Dáil debates

Thursday, 16 October 2025

Ceisteanna ar Sonraíodh Uain Dóibh - Priority Questions

Third Level Costs

2:25 am

Photo of James LawlessJames Lawless (Kildare North, Fianna Fail)

To summarise, grants have increased, thresholds have increased, student supports have increased and student fees have come permanently down. That is progress. This is the first budget of a term. I repeat that low-income families and households at risk of poverty should not be paying fees at all. While I absolutely understand that fees are an issue for the squeezed middle, those households at risk of poverty to which the Deputy refers should not be paying fees at all. That is another reason we have continued to raise the thresholds and, indeed, to pay fees.

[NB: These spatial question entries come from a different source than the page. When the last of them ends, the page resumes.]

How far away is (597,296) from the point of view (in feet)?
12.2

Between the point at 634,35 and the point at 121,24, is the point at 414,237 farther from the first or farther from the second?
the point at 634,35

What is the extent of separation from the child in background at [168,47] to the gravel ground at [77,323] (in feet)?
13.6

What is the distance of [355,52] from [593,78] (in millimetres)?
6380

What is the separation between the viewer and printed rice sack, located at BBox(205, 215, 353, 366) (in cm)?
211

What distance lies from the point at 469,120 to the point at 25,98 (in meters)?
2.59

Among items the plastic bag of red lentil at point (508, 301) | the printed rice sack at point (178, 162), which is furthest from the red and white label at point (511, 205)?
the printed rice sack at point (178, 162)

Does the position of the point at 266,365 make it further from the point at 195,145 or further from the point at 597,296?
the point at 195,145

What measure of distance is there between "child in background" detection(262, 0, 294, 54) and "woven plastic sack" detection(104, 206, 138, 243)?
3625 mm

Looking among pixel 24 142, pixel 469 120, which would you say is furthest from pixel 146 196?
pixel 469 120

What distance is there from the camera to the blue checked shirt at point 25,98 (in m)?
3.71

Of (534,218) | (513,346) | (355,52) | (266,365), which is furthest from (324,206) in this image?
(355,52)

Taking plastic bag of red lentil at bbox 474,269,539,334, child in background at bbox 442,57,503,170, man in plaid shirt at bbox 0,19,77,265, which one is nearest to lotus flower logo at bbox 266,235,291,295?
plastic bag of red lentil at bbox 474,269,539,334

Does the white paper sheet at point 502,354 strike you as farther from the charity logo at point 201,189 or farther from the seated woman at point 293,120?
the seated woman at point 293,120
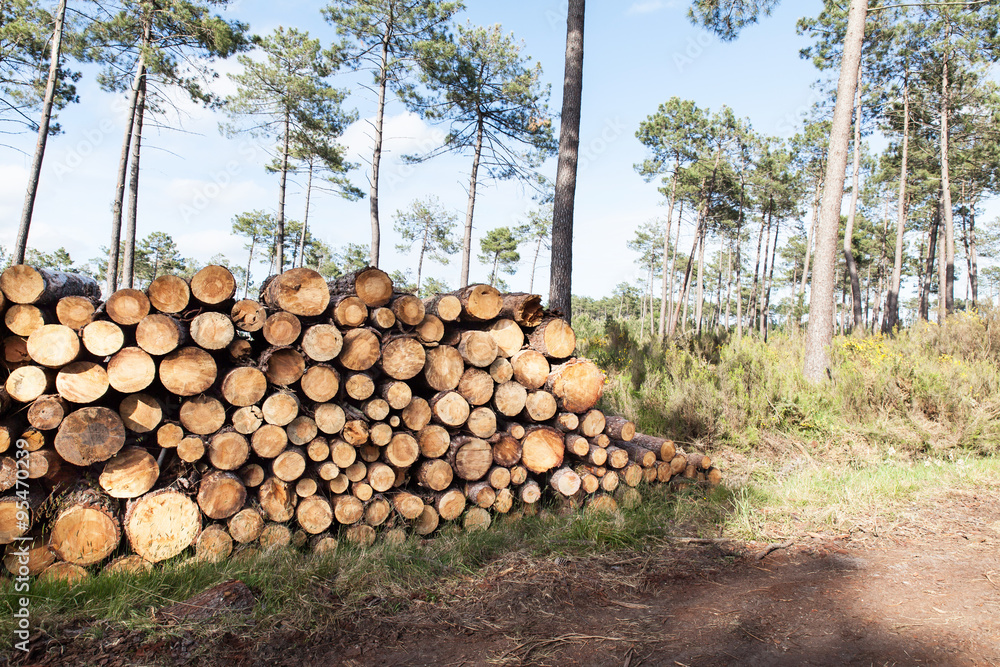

The Deputy asked in her written question what assessment was carried out. That is a question I also asked earlier this year and I have commissioned a piece of research. It is really important that we understand the impact of interventions. There is very little research in this area but there is a very useful paper by an academic by Kevin Denny in the department of economics at the UCD Geary Institute for Public Policy. It sets out the impact of the free fees initiative and what it means and how it helps. Ultimately it concludes, unfortunately, that if the goal was to lift more people out of poverty and provide educational equality, it did not do that. It actually gave an additional bonus to the middle classes by allowing them to spend money on grinds and private schools etc. instead. There is a policy discussion around that and I have commissioned a piece of research on that, which I will share and publish when it is received.